Ecopsychology: Reductionism Is Just One Way of Knowing

In the mid-Eighties, when I had finished my dissertation, I asked a famous Jungian theorist to take a look at it. If the truth be known, it was not the tightest dissertation ever. That was, in part, inexperience, as well as my taking on difficult ideas about the mythic nature of place. In any event, the famous, generous man did me the good turn of reading over the manuscript, then replied, “It’s simple. It’s all about the relationship to the  mother.”

I was not then, nor am I now, sure he was right. Yes, as Winnicott repeatedly pointed out, our relationships with others, human and non, harken back to our relationships with our earliest caregivers. Winnicott thought the imaginal space that opens between “mother” and “I” as we mature was the place of culture, relationship, and engagement with place. For him, life took place in an emotional and cognitive “holding environment” between mature self and emotional memory of primary early relationships.  This is mirrored in our referring to Pachamama as Mother Earth, and our fantasies about the Earth as both nurturing and devouring.

That said, I am leery (as I imagine would be Winnicott) of  severe reductionism. I am reasonably sure collapsing very personal and profound experiences of relatedness with, and to, the planet into recapitulations of our first relationships does a disservice to us and to Pachamama. I also feel concern least confusing metaphor with experience justify the destruction of our living planet. (I remember hearing Mary Catherine Bateson say, at a conference, that her Japanese friends had asked her why we in the West insist on calling the planet “Mother Earth” when we so often do not LIKE our mothers.)

I am concerned that psychoanalytic reductions ignore the lived experience of a world that is reciprocal and engaged with us, that responds to ritual and ceremony.  I am bewildered by assertions that a responsive planet is a figment of imagination or simple wish fulfillment. Would it not make make more sense to suggest that biological mothers are an expression of a complex, responsive, emergent, living planet? (One can be reductionist on this path, too. For instance, one can develop “rules” from observing complex systems, then use the rules to “predict” the forms those systems will take under emergent conditions. The reduction occurs when one makes the questionable leap to thinking the system is ONLY the rules.)

Tomorrow I begin to teach a course on Ecopsychology. The course has to speak to the volumes of research on humans and our ways of experiencing, and relating to, ecosystems, and the ways those interactions and conceptualizations inform self. Yet, there is the real risk of reducing complex, emergent, reciprocal behaviors to the purely psychological. This is, in large part, a question of epistemology.  Reductionism, including that of psychoanalytic thought, is a central tenet of Western thought and perception. Generally, Indigenous ways of knowing are more experiential, relational,and reciprocal. These differing epistemologies create very different understandings, patterns of relationship, and culture, and, in the Americas, have resulted in five hundred years of conflict, misunderstanding, and genocide.

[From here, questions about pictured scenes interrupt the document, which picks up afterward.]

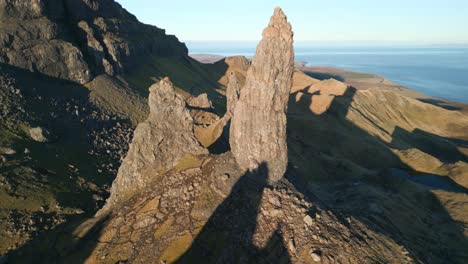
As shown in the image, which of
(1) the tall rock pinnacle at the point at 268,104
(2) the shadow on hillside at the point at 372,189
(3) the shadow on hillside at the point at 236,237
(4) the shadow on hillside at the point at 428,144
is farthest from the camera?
(4) the shadow on hillside at the point at 428,144

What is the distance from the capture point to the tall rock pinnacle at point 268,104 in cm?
3791

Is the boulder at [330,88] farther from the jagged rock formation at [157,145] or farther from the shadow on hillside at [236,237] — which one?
the shadow on hillside at [236,237]

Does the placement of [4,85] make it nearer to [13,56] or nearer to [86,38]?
[13,56]

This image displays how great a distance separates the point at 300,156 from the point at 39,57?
68.0 m

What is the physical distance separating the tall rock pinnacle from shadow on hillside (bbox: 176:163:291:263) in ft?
13.8

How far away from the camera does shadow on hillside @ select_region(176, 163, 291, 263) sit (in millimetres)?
30672

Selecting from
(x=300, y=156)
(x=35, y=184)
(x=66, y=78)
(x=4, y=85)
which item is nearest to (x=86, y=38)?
(x=66, y=78)

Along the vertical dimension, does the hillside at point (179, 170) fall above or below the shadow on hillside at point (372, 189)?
above

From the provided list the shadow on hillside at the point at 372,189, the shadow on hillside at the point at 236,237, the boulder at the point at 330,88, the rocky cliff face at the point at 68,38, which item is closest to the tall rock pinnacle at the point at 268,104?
the shadow on hillside at the point at 236,237

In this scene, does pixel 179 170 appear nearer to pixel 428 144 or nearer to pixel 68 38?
pixel 68 38

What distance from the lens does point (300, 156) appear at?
259 feet

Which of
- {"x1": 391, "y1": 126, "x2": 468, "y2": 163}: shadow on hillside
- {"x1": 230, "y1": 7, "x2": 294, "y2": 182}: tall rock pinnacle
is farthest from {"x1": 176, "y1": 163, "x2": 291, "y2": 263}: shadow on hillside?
{"x1": 391, "y1": 126, "x2": 468, "y2": 163}: shadow on hillside

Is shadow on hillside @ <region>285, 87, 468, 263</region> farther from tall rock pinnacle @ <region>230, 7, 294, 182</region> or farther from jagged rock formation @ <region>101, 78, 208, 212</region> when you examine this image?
jagged rock formation @ <region>101, 78, 208, 212</region>

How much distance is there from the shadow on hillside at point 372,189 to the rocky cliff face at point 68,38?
196 feet
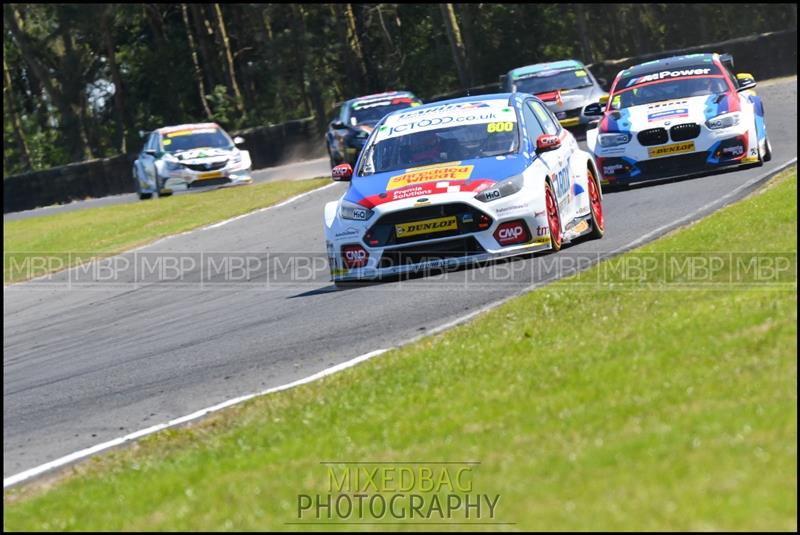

I plan to  open the class with a sharing circle to encourage students to talk about their real, almost unmentionable, reasons for being in course. I hope we will return to that circle each class, creating the conditions, over the duration of the semester, for openness, revelation, and mutual trust. This is more of an Indigenous style of teaching, supporting students to create, or allow, meaning through experience. We will still read and explore what others have to say about place, ecology, and self. Yet, if all goes well, students will leave the course grounded in their own knowing of the emergent, relational nature of place and planet.

I’m not the same person who received the note from the imminent psychoanalyst and scholar. Back then, the young man I was thought about the note, and tucked the dissertation away for safe keeping. Well, not completely. I have continued to think about matters of pace, planet, and self. I have continued to teach, and to conduct ritual and ceremony. Today, if I were to respond to that gentleman, I might say, “Yes, relationship to place and planet is indeed about first caregivers. Beyond that though, well, its complex.”

4 thoughts on “Ecopsychology: Reductionism Is Just One Way of Knowing

  1. A lovely post, each word chosen with care and imbued with meaning. I wish I could join your class.

    Oh how I love Winnicott, in so many ways.